The 22-year-old Thompson was on the ninth hole Sunday when the email arrived via the LPGA website’s fan feedback link. The fan reported that Thompson had erred when she marked her ball on the 17th hole in Saturday’s third round, misplacing it by an inch at most:
After conferring, a rules official confronted Thompson as she was walking off the 12th green Sunday, and informed her of the news. She would be penalized four strokes—two for incorrect ball placement, and two for signing an incorrect scorecard. (Though her scorecard was correct at the time she signed it Saturday evening; what exactly was she supposed to do?)
“Is this a joke?” Thompson asked the rules official. Assured that it wasn’t, Thompson said, “This is ridiculous.”
Thompson teed off from 13 in tears; what had been a two-stroke tournament lead was now a two-stroke deficit. Thompson fought back and birdied 18 to force a playoff, which she lost to So Yeon Ryu. The ruling hadn’t only cost her a second major win—the difference between first and second place was more than $150,000.
“It’s unfortunate what happened,” Thompson said. “I did not mean that at all. I didn’t realize I did that. I felt strong through the finish, and it was great to see the fans behind me.”
As word of the penalty spread, fans at the course chanted Thompson’s name.
“I just regrouped,” Thompson said. “My caddie helped me out tremendously. He just said, ‘Stay with it. You can still win.’ But it’s all to the fans. They helped me get through the rest of the round, which helped a lot.”
Thompson, despite very clearly wanting to get the hell out of there, stayed for an hour after her round to sign autographs.
The golf community was up in arms, and while I’m definitely not part of that community, allow me to give my opinion: This is obviously bullshit. If your sport is reliant on viewers at home to police rules violations, maybe that’s a problem with the sport! Rely on the players to police themselves and each other, and if that doesn’t work rely on officials on the course, and if that doesn’t work then have a rules official watching TV or something.
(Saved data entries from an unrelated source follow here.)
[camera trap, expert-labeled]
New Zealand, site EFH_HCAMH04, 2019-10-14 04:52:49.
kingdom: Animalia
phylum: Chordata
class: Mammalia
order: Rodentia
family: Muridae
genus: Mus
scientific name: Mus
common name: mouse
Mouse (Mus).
And if the violation is so minor that none of those people caught it—say, someone replaces a ball an inch away on an already-gimme putt—then maybe the violation is too minor to be worth penalizing.
The rules are necessarily applied unfairly, because the vast majority of golfers’ shots aren’t even shown on TV. It’s only the stars and the leaders who come in for the pro bono scrutiny of viewers—Ryu, for example, didn’t even realize she was in contention until she had nearly finished her round yesterday. If she had committed the same infraction as Thompson, no one would know because her rounds weren’t so closely followed by the TV cameras.
That scrutiny also only counts for the length of the tournament. If, by chance, you did see Ryu commit a violation yesterday, it wouldn’t matter if you phoned it in right now. Once a tournament’s over, it’s over.
And yet, the LPGA seems more concerned with urging viewers to promptly snitch, rather than to take away their snitching powers altogether. Dan Maselli, manager of rules and competition for the LPGA, encouraged fans to say something immediately if they see something.
“One of the unfortunate things about live professional golf and live television is people do see things and I wish they would speak up more quickly because then the additional two-point penalty, she wouldn’t have occurred that if we could have gotten this (taken care of) during her round (Saturday),” Maselli said.
It will not console Thompson, but in a couple more years this scenario may not be in play. The 2019 Rules of Golf, the sport’s bible co-authored by the USGA and the R&A, is expected to be “friendlier” to players. Among the proposed changes would be to reduce or remove certain penalties for inadvertent actions, or violations that don’t provide an advantage. It would also limit the use of video review to retroactively scrutinize questionable drops and placements.
Those changes will be welcome. In the meanwhile, to the viewer who wrote in to snitch on Thompson: God, you suck.